Apologia à Ditadura não é Liberdade de Expressão
Robson Matos
Antes de uma análise política da situação atual, farei um apanhado
sobre as leis existentes em relação ao direito de manifestação, à liberdade de
expressão e à liberdade de imprensa.
A Constituição Federal (CF) de 1988 (veja aqui), a chamada
Constituição Cidadã, define, no seu artigo 5º os direitos e garantias fundamentais.
Por sua vez, o artigo 60 no inciso IV do parágrafo 4º define esses direitos e
garantias fundamentais como cláusulas pétreas, ou seja, não podem ser
modificadas.
Destacamos dois incisos do Art. 5º da CF o IV e o XVII. O primeiro nos
garante a liberdade de expressão e o último nos garante a liberdade de
associação. Todavia, observe que a formação de milícias é proibida por esse
mesmo inciso.

Linhas de um conjunto de dados de segmentação:
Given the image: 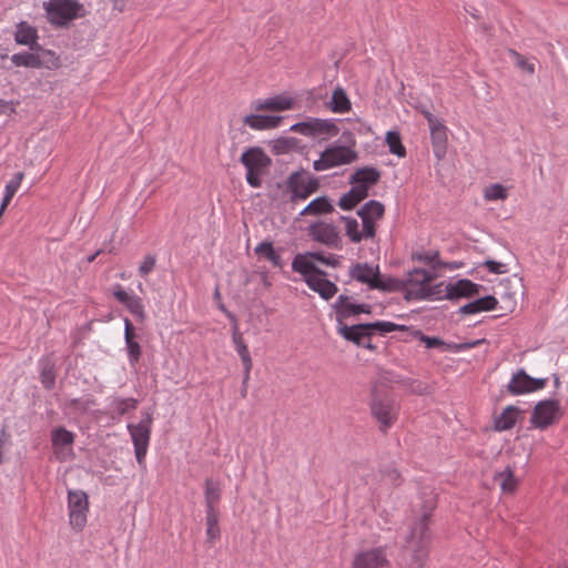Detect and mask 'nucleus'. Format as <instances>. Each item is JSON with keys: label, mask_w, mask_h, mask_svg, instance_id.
Returning <instances> with one entry per match:
<instances>
[{"label": "nucleus", "mask_w": 568, "mask_h": 568, "mask_svg": "<svg viewBox=\"0 0 568 568\" xmlns=\"http://www.w3.org/2000/svg\"><path fill=\"white\" fill-rule=\"evenodd\" d=\"M317 263L336 267L339 258L334 254L325 255L320 252L298 253L292 261V270L303 276L312 291L322 298L329 300L337 293V286L326 278V273L318 268Z\"/></svg>", "instance_id": "f257e3e1"}, {"label": "nucleus", "mask_w": 568, "mask_h": 568, "mask_svg": "<svg viewBox=\"0 0 568 568\" xmlns=\"http://www.w3.org/2000/svg\"><path fill=\"white\" fill-rule=\"evenodd\" d=\"M42 383L45 388H51L54 384V374L52 367L45 364L41 372Z\"/></svg>", "instance_id": "8fccbe9b"}, {"label": "nucleus", "mask_w": 568, "mask_h": 568, "mask_svg": "<svg viewBox=\"0 0 568 568\" xmlns=\"http://www.w3.org/2000/svg\"><path fill=\"white\" fill-rule=\"evenodd\" d=\"M372 331H379L383 333H390L398 328V326L392 322H376L371 324Z\"/></svg>", "instance_id": "3c124183"}, {"label": "nucleus", "mask_w": 568, "mask_h": 568, "mask_svg": "<svg viewBox=\"0 0 568 568\" xmlns=\"http://www.w3.org/2000/svg\"><path fill=\"white\" fill-rule=\"evenodd\" d=\"M10 60L14 67L38 69V50L14 53L11 55Z\"/></svg>", "instance_id": "e433bc0d"}, {"label": "nucleus", "mask_w": 568, "mask_h": 568, "mask_svg": "<svg viewBox=\"0 0 568 568\" xmlns=\"http://www.w3.org/2000/svg\"><path fill=\"white\" fill-rule=\"evenodd\" d=\"M485 265L489 270V272H491L494 274H501L504 272V270H503L504 265L499 262L486 261Z\"/></svg>", "instance_id": "5fc2aeb1"}, {"label": "nucleus", "mask_w": 568, "mask_h": 568, "mask_svg": "<svg viewBox=\"0 0 568 568\" xmlns=\"http://www.w3.org/2000/svg\"><path fill=\"white\" fill-rule=\"evenodd\" d=\"M509 55L513 58L514 63L517 68L521 69L523 71L527 72L528 74L535 73V63L518 53L515 50H509Z\"/></svg>", "instance_id": "a18cd8bd"}, {"label": "nucleus", "mask_w": 568, "mask_h": 568, "mask_svg": "<svg viewBox=\"0 0 568 568\" xmlns=\"http://www.w3.org/2000/svg\"><path fill=\"white\" fill-rule=\"evenodd\" d=\"M385 209L384 205L378 201H369L367 202L361 211H358V215L362 219L364 224L366 235H375L376 232V223L384 215Z\"/></svg>", "instance_id": "aec40b11"}, {"label": "nucleus", "mask_w": 568, "mask_h": 568, "mask_svg": "<svg viewBox=\"0 0 568 568\" xmlns=\"http://www.w3.org/2000/svg\"><path fill=\"white\" fill-rule=\"evenodd\" d=\"M125 345H126L128 356H129V361H130L131 365L136 364L142 354L140 344L136 341H134V342L128 341V342H125Z\"/></svg>", "instance_id": "49530a36"}, {"label": "nucleus", "mask_w": 568, "mask_h": 568, "mask_svg": "<svg viewBox=\"0 0 568 568\" xmlns=\"http://www.w3.org/2000/svg\"><path fill=\"white\" fill-rule=\"evenodd\" d=\"M6 210H2V205H0V219L2 217Z\"/></svg>", "instance_id": "e2e57ef3"}, {"label": "nucleus", "mask_w": 568, "mask_h": 568, "mask_svg": "<svg viewBox=\"0 0 568 568\" xmlns=\"http://www.w3.org/2000/svg\"><path fill=\"white\" fill-rule=\"evenodd\" d=\"M428 129L430 131V142L435 158L438 161L445 159L448 150V128L437 119L428 114Z\"/></svg>", "instance_id": "4468645a"}, {"label": "nucleus", "mask_w": 568, "mask_h": 568, "mask_svg": "<svg viewBox=\"0 0 568 568\" xmlns=\"http://www.w3.org/2000/svg\"><path fill=\"white\" fill-rule=\"evenodd\" d=\"M331 110L335 113H346L351 110V101L342 88H336L333 91Z\"/></svg>", "instance_id": "72a5a7b5"}, {"label": "nucleus", "mask_w": 568, "mask_h": 568, "mask_svg": "<svg viewBox=\"0 0 568 568\" xmlns=\"http://www.w3.org/2000/svg\"><path fill=\"white\" fill-rule=\"evenodd\" d=\"M484 342H485V339H476V341L468 342V343L447 344L436 337H428V348L442 347L444 351L458 353V352H463V351H467V349L477 347V346L481 345Z\"/></svg>", "instance_id": "c756f323"}, {"label": "nucleus", "mask_w": 568, "mask_h": 568, "mask_svg": "<svg viewBox=\"0 0 568 568\" xmlns=\"http://www.w3.org/2000/svg\"><path fill=\"white\" fill-rule=\"evenodd\" d=\"M296 105V100L287 94H277L266 99H258L252 102V109L258 111H275L282 112L293 110Z\"/></svg>", "instance_id": "a211bd4d"}, {"label": "nucleus", "mask_w": 568, "mask_h": 568, "mask_svg": "<svg viewBox=\"0 0 568 568\" xmlns=\"http://www.w3.org/2000/svg\"><path fill=\"white\" fill-rule=\"evenodd\" d=\"M353 184L351 191L353 192V195H356L357 199L363 201L368 195V190L366 185H363L358 182H351Z\"/></svg>", "instance_id": "603ef678"}, {"label": "nucleus", "mask_w": 568, "mask_h": 568, "mask_svg": "<svg viewBox=\"0 0 568 568\" xmlns=\"http://www.w3.org/2000/svg\"><path fill=\"white\" fill-rule=\"evenodd\" d=\"M384 547L372 548L355 555L353 568H389Z\"/></svg>", "instance_id": "f3484780"}, {"label": "nucleus", "mask_w": 568, "mask_h": 568, "mask_svg": "<svg viewBox=\"0 0 568 568\" xmlns=\"http://www.w3.org/2000/svg\"><path fill=\"white\" fill-rule=\"evenodd\" d=\"M483 195L487 202L505 201L508 197V189L500 183H494L484 189Z\"/></svg>", "instance_id": "a19ab883"}, {"label": "nucleus", "mask_w": 568, "mask_h": 568, "mask_svg": "<svg viewBox=\"0 0 568 568\" xmlns=\"http://www.w3.org/2000/svg\"><path fill=\"white\" fill-rule=\"evenodd\" d=\"M38 31L34 27L27 22H20L17 26L14 40L18 44L30 45L34 50L33 44H37Z\"/></svg>", "instance_id": "c85d7f7f"}, {"label": "nucleus", "mask_w": 568, "mask_h": 568, "mask_svg": "<svg viewBox=\"0 0 568 568\" xmlns=\"http://www.w3.org/2000/svg\"><path fill=\"white\" fill-rule=\"evenodd\" d=\"M521 413L523 412L520 408L514 405L505 407L501 414L494 420L495 429L498 432H504L513 428L518 422Z\"/></svg>", "instance_id": "bb28decb"}, {"label": "nucleus", "mask_w": 568, "mask_h": 568, "mask_svg": "<svg viewBox=\"0 0 568 568\" xmlns=\"http://www.w3.org/2000/svg\"><path fill=\"white\" fill-rule=\"evenodd\" d=\"M75 435L64 427H57L51 432V442L57 459L65 462L74 457L72 447Z\"/></svg>", "instance_id": "ddd939ff"}, {"label": "nucleus", "mask_w": 568, "mask_h": 568, "mask_svg": "<svg viewBox=\"0 0 568 568\" xmlns=\"http://www.w3.org/2000/svg\"><path fill=\"white\" fill-rule=\"evenodd\" d=\"M37 47H38V69L44 68L48 70H58L61 68V65H62L61 59L55 52H53L51 50H47V49H41L39 45H37Z\"/></svg>", "instance_id": "2f4dec72"}, {"label": "nucleus", "mask_w": 568, "mask_h": 568, "mask_svg": "<svg viewBox=\"0 0 568 568\" xmlns=\"http://www.w3.org/2000/svg\"><path fill=\"white\" fill-rule=\"evenodd\" d=\"M385 142L388 146V150L392 154L397 155L398 158L406 156V148L402 143V138L399 132L397 131H387L385 135Z\"/></svg>", "instance_id": "4c0bfd02"}, {"label": "nucleus", "mask_w": 568, "mask_h": 568, "mask_svg": "<svg viewBox=\"0 0 568 568\" xmlns=\"http://www.w3.org/2000/svg\"><path fill=\"white\" fill-rule=\"evenodd\" d=\"M356 159L357 153L353 149L343 145H334L322 152L321 158L314 161L313 168L317 172L325 171L335 166L349 164Z\"/></svg>", "instance_id": "1a4fd4ad"}, {"label": "nucleus", "mask_w": 568, "mask_h": 568, "mask_svg": "<svg viewBox=\"0 0 568 568\" xmlns=\"http://www.w3.org/2000/svg\"><path fill=\"white\" fill-rule=\"evenodd\" d=\"M381 175L376 169L373 168H364L357 170L352 176L351 182H358L367 187L376 184L379 180Z\"/></svg>", "instance_id": "f704fd0d"}, {"label": "nucleus", "mask_w": 568, "mask_h": 568, "mask_svg": "<svg viewBox=\"0 0 568 568\" xmlns=\"http://www.w3.org/2000/svg\"><path fill=\"white\" fill-rule=\"evenodd\" d=\"M156 260L153 255L144 256L143 261L139 266V273L141 276H146L150 274L155 267Z\"/></svg>", "instance_id": "09e8293b"}, {"label": "nucleus", "mask_w": 568, "mask_h": 568, "mask_svg": "<svg viewBox=\"0 0 568 568\" xmlns=\"http://www.w3.org/2000/svg\"><path fill=\"white\" fill-rule=\"evenodd\" d=\"M494 483L500 488L503 494L507 495L514 494L518 484L514 473L509 468L498 473L494 477Z\"/></svg>", "instance_id": "7c9ffc66"}, {"label": "nucleus", "mask_w": 568, "mask_h": 568, "mask_svg": "<svg viewBox=\"0 0 568 568\" xmlns=\"http://www.w3.org/2000/svg\"><path fill=\"white\" fill-rule=\"evenodd\" d=\"M479 290L480 285L466 278L448 284L440 283L435 286L428 285V300L471 297L479 294Z\"/></svg>", "instance_id": "20e7f679"}, {"label": "nucleus", "mask_w": 568, "mask_h": 568, "mask_svg": "<svg viewBox=\"0 0 568 568\" xmlns=\"http://www.w3.org/2000/svg\"><path fill=\"white\" fill-rule=\"evenodd\" d=\"M48 20L53 24L63 26L78 17L81 4L74 0H49L43 4Z\"/></svg>", "instance_id": "9b49d317"}, {"label": "nucleus", "mask_w": 568, "mask_h": 568, "mask_svg": "<svg viewBox=\"0 0 568 568\" xmlns=\"http://www.w3.org/2000/svg\"><path fill=\"white\" fill-rule=\"evenodd\" d=\"M282 120L278 115L248 114L244 116L243 123L253 130H270L277 128Z\"/></svg>", "instance_id": "5701e85b"}, {"label": "nucleus", "mask_w": 568, "mask_h": 568, "mask_svg": "<svg viewBox=\"0 0 568 568\" xmlns=\"http://www.w3.org/2000/svg\"><path fill=\"white\" fill-rule=\"evenodd\" d=\"M546 384V378L530 377L524 369H521L513 375L507 388L513 395H523L542 389Z\"/></svg>", "instance_id": "dca6fc26"}, {"label": "nucleus", "mask_w": 568, "mask_h": 568, "mask_svg": "<svg viewBox=\"0 0 568 568\" xmlns=\"http://www.w3.org/2000/svg\"><path fill=\"white\" fill-rule=\"evenodd\" d=\"M246 169V181L252 187L261 186V176L271 164V159L261 148H251L241 156Z\"/></svg>", "instance_id": "39448f33"}, {"label": "nucleus", "mask_w": 568, "mask_h": 568, "mask_svg": "<svg viewBox=\"0 0 568 568\" xmlns=\"http://www.w3.org/2000/svg\"><path fill=\"white\" fill-rule=\"evenodd\" d=\"M206 494H207V497H214V495L216 494L214 484L211 480L206 481Z\"/></svg>", "instance_id": "6e6d98bb"}, {"label": "nucleus", "mask_w": 568, "mask_h": 568, "mask_svg": "<svg viewBox=\"0 0 568 568\" xmlns=\"http://www.w3.org/2000/svg\"><path fill=\"white\" fill-rule=\"evenodd\" d=\"M337 320L339 325L343 324V320L352 315H357L356 304L349 302V298L341 295L335 304Z\"/></svg>", "instance_id": "58836bf2"}, {"label": "nucleus", "mask_w": 568, "mask_h": 568, "mask_svg": "<svg viewBox=\"0 0 568 568\" xmlns=\"http://www.w3.org/2000/svg\"><path fill=\"white\" fill-rule=\"evenodd\" d=\"M233 321H235V318ZM236 333H241V332L239 329V326H237L236 322H234L232 334H236Z\"/></svg>", "instance_id": "052dcab7"}, {"label": "nucleus", "mask_w": 568, "mask_h": 568, "mask_svg": "<svg viewBox=\"0 0 568 568\" xmlns=\"http://www.w3.org/2000/svg\"><path fill=\"white\" fill-rule=\"evenodd\" d=\"M312 237L327 246L337 247L339 245V235L336 227L327 223H318L310 229Z\"/></svg>", "instance_id": "4be33fe9"}, {"label": "nucleus", "mask_w": 568, "mask_h": 568, "mask_svg": "<svg viewBox=\"0 0 568 568\" xmlns=\"http://www.w3.org/2000/svg\"><path fill=\"white\" fill-rule=\"evenodd\" d=\"M153 415L151 410L142 413V419L136 424H129L128 432L134 445L136 462L142 465L149 448L152 432Z\"/></svg>", "instance_id": "7ed1b4c3"}, {"label": "nucleus", "mask_w": 568, "mask_h": 568, "mask_svg": "<svg viewBox=\"0 0 568 568\" xmlns=\"http://www.w3.org/2000/svg\"><path fill=\"white\" fill-rule=\"evenodd\" d=\"M498 301L496 297L489 295L476 301H473L459 308L460 314H477L480 312H488L496 308Z\"/></svg>", "instance_id": "cd10ccee"}, {"label": "nucleus", "mask_w": 568, "mask_h": 568, "mask_svg": "<svg viewBox=\"0 0 568 568\" xmlns=\"http://www.w3.org/2000/svg\"><path fill=\"white\" fill-rule=\"evenodd\" d=\"M427 261H428V283L430 282L432 276L436 275V272L439 270V267L444 266V267H448L449 270H455V268L459 267L457 264H454V263H442L438 260V252H434L433 254L428 253Z\"/></svg>", "instance_id": "37998d69"}, {"label": "nucleus", "mask_w": 568, "mask_h": 568, "mask_svg": "<svg viewBox=\"0 0 568 568\" xmlns=\"http://www.w3.org/2000/svg\"><path fill=\"white\" fill-rule=\"evenodd\" d=\"M214 296H215L216 300H221V294H220L219 288L215 290Z\"/></svg>", "instance_id": "680f3d73"}, {"label": "nucleus", "mask_w": 568, "mask_h": 568, "mask_svg": "<svg viewBox=\"0 0 568 568\" xmlns=\"http://www.w3.org/2000/svg\"><path fill=\"white\" fill-rule=\"evenodd\" d=\"M24 178V174L22 172H18L6 185L4 187V196L2 200V210H6L8 205L10 204L11 200L16 195L18 189L20 187V184Z\"/></svg>", "instance_id": "ea45409f"}, {"label": "nucleus", "mask_w": 568, "mask_h": 568, "mask_svg": "<svg viewBox=\"0 0 568 568\" xmlns=\"http://www.w3.org/2000/svg\"><path fill=\"white\" fill-rule=\"evenodd\" d=\"M356 310H357V314H361V313H369V306L368 305H365V304H362V305H356Z\"/></svg>", "instance_id": "4d7b16f0"}, {"label": "nucleus", "mask_w": 568, "mask_h": 568, "mask_svg": "<svg viewBox=\"0 0 568 568\" xmlns=\"http://www.w3.org/2000/svg\"><path fill=\"white\" fill-rule=\"evenodd\" d=\"M219 308L222 312H224L227 315L229 318L234 320V316L225 308V306L222 303L219 305Z\"/></svg>", "instance_id": "13d9d810"}, {"label": "nucleus", "mask_w": 568, "mask_h": 568, "mask_svg": "<svg viewBox=\"0 0 568 568\" xmlns=\"http://www.w3.org/2000/svg\"><path fill=\"white\" fill-rule=\"evenodd\" d=\"M351 276L361 283L367 284L369 288L382 291H395L399 284L395 278H383L377 266L374 267L366 263L354 265L351 270Z\"/></svg>", "instance_id": "0eeeda50"}, {"label": "nucleus", "mask_w": 568, "mask_h": 568, "mask_svg": "<svg viewBox=\"0 0 568 568\" xmlns=\"http://www.w3.org/2000/svg\"><path fill=\"white\" fill-rule=\"evenodd\" d=\"M69 524L75 531H82L87 525L89 499H68Z\"/></svg>", "instance_id": "412c9836"}, {"label": "nucleus", "mask_w": 568, "mask_h": 568, "mask_svg": "<svg viewBox=\"0 0 568 568\" xmlns=\"http://www.w3.org/2000/svg\"><path fill=\"white\" fill-rule=\"evenodd\" d=\"M138 399L135 398H115L113 400V409L119 415H124L138 407Z\"/></svg>", "instance_id": "c03bdc74"}, {"label": "nucleus", "mask_w": 568, "mask_h": 568, "mask_svg": "<svg viewBox=\"0 0 568 568\" xmlns=\"http://www.w3.org/2000/svg\"><path fill=\"white\" fill-rule=\"evenodd\" d=\"M71 497H75V495L72 493H69L68 498H71Z\"/></svg>", "instance_id": "0e129e2a"}, {"label": "nucleus", "mask_w": 568, "mask_h": 568, "mask_svg": "<svg viewBox=\"0 0 568 568\" xmlns=\"http://www.w3.org/2000/svg\"><path fill=\"white\" fill-rule=\"evenodd\" d=\"M255 253L260 256H263L267 261H270L274 266L281 267V256L276 251L274 250L272 243L270 242H262L255 247Z\"/></svg>", "instance_id": "79ce46f5"}, {"label": "nucleus", "mask_w": 568, "mask_h": 568, "mask_svg": "<svg viewBox=\"0 0 568 568\" xmlns=\"http://www.w3.org/2000/svg\"><path fill=\"white\" fill-rule=\"evenodd\" d=\"M399 284L395 291H402L406 300H423L426 297V271L415 268L407 274L406 280H396Z\"/></svg>", "instance_id": "f8f14e48"}, {"label": "nucleus", "mask_w": 568, "mask_h": 568, "mask_svg": "<svg viewBox=\"0 0 568 568\" xmlns=\"http://www.w3.org/2000/svg\"><path fill=\"white\" fill-rule=\"evenodd\" d=\"M318 179L307 171L293 172L286 180V191L292 201L305 200L317 191Z\"/></svg>", "instance_id": "6e6552de"}, {"label": "nucleus", "mask_w": 568, "mask_h": 568, "mask_svg": "<svg viewBox=\"0 0 568 568\" xmlns=\"http://www.w3.org/2000/svg\"><path fill=\"white\" fill-rule=\"evenodd\" d=\"M425 535H426V515H423L419 521L412 528V531L406 540V549L412 551L413 558L423 567L425 557Z\"/></svg>", "instance_id": "2eb2a0df"}, {"label": "nucleus", "mask_w": 568, "mask_h": 568, "mask_svg": "<svg viewBox=\"0 0 568 568\" xmlns=\"http://www.w3.org/2000/svg\"><path fill=\"white\" fill-rule=\"evenodd\" d=\"M100 253H101V251H98L97 253H94V254L90 255V256L87 258V261H88L89 263H92V262L97 258V256H98Z\"/></svg>", "instance_id": "bf43d9fd"}, {"label": "nucleus", "mask_w": 568, "mask_h": 568, "mask_svg": "<svg viewBox=\"0 0 568 568\" xmlns=\"http://www.w3.org/2000/svg\"><path fill=\"white\" fill-rule=\"evenodd\" d=\"M562 416L560 402L557 399H545L539 402L531 414L530 423L538 429H546L557 423Z\"/></svg>", "instance_id": "9d476101"}, {"label": "nucleus", "mask_w": 568, "mask_h": 568, "mask_svg": "<svg viewBox=\"0 0 568 568\" xmlns=\"http://www.w3.org/2000/svg\"><path fill=\"white\" fill-rule=\"evenodd\" d=\"M124 339L125 342H134L136 334L132 322L129 318H124Z\"/></svg>", "instance_id": "864d4df0"}, {"label": "nucleus", "mask_w": 568, "mask_h": 568, "mask_svg": "<svg viewBox=\"0 0 568 568\" xmlns=\"http://www.w3.org/2000/svg\"><path fill=\"white\" fill-rule=\"evenodd\" d=\"M338 333L346 339L356 343L357 345H364V339L368 338L372 328L371 324H359L347 326L345 324H341L338 327Z\"/></svg>", "instance_id": "b1692460"}, {"label": "nucleus", "mask_w": 568, "mask_h": 568, "mask_svg": "<svg viewBox=\"0 0 568 568\" xmlns=\"http://www.w3.org/2000/svg\"><path fill=\"white\" fill-rule=\"evenodd\" d=\"M113 296L139 321L142 322L145 320V308L140 296L126 292L120 284L113 286Z\"/></svg>", "instance_id": "6ab92c4d"}, {"label": "nucleus", "mask_w": 568, "mask_h": 568, "mask_svg": "<svg viewBox=\"0 0 568 568\" xmlns=\"http://www.w3.org/2000/svg\"><path fill=\"white\" fill-rule=\"evenodd\" d=\"M232 342H233L235 351L239 354V356L242 361V364L244 366L243 384L245 385L250 378V373H251V369L253 366L252 357H251L248 347L243 338L242 333L232 334Z\"/></svg>", "instance_id": "a878e982"}, {"label": "nucleus", "mask_w": 568, "mask_h": 568, "mask_svg": "<svg viewBox=\"0 0 568 568\" xmlns=\"http://www.w3.org/2000/svg\"><path fill=\"white\" fill-rule=\"evenodd\" d=\"M291 131L308 138L327 140L336 136L339 129L334 120L308 118L303 122L293 124Z\"/></svg>", "instance_id": "423d86ee"}, {"label": "nucleus", "mask_w": 568, "mask_h": 568, "mask_svg": "<svg viewBox=\"0 0 568 568\" xmlns=\"http://www.w3.org/2000/svg\"><path fill=\"white\" fill-rule=\"evenodd\" d=\"M219 520L220 511L214 506L213 500L209 499L206 507V541L209 544H213L221 536Z\"/></svg>", "instance_id": "393cba45"}, {"label": "nucleus", "mask_w": 568, "mask_h": 568, "mask_svg": "<svg viewBox=\"0 0 568 568\" xmlns=\"http://www.w3.org/2000/svg\"><path fill=\"white\" fill-rule=\"evenodd\" d=\"M361 202L356 195H353V192L349 190L345 193L338 201V205L343 210H351Z\"/></svg>", "instance_id": "de8ad7c7"}, {"label": "nucleus", "mask_w": 568, "mask_h": 568, "mask_svg": "<svg viewBox=\"0 0 568 568\" xmlns=\"http://www.w3.org/2000/svg\"><path fill=\"white\" fill-rule=\"evenodd\" d=\"M333 211V206L329 201L322 196L310 202L305 209L301 212L302 215H317L329 213Z\"/></svg>", "instance_id": "c9c22d12"}, {"label": "nucleus", "mask_w": 568, "mask_h": 568, "mask_svg": "<svg viewBox=\"0 0 568 568\" xmlns=\"http://www.w3.org/2000/svg\"><path fill=\"white\" fill-rule=\"evenodd\" d=\"M345 223L346 235L351 239L352 242L358 243L363 239H371L374 235H366L364 224H359L356 219L353 217H343Z\"/></svg>", "instance_id": "473e14b6"}, {"label": "nucleus", "mask_w": 568, "mask_h": 568, "mask_svg": "<svg viewBox=\"0 0 568 568\" xmlns=\"http://www.w3.org/2000/svg\"><path fill=\"white\" fill-rule=\"evenodd\" d=\"M369 408L379 425V429L384 433L397 420L398 407L393 397L377 386L372 390Z\"/></svg>", "instance_id": "f03ea898"}]
</instances>
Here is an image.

▶ [Problema proposto] Reproduza o trecho sobre liberdade de expressão de "Apologia à Ditadura" a "liberdade de imprensa.", sem alterar nada. Os itens não têm relação com o trecho.

▶ [Resposta]
Apologia à Ditadura não é Liberdade de Expressão
Robson Matos
Antes de uma análise política da situação atual, farei um apanhado
sobre as leis existentes em relação ao direito de manifestação, à liberdade de
expressão e à liberdade de imprensa.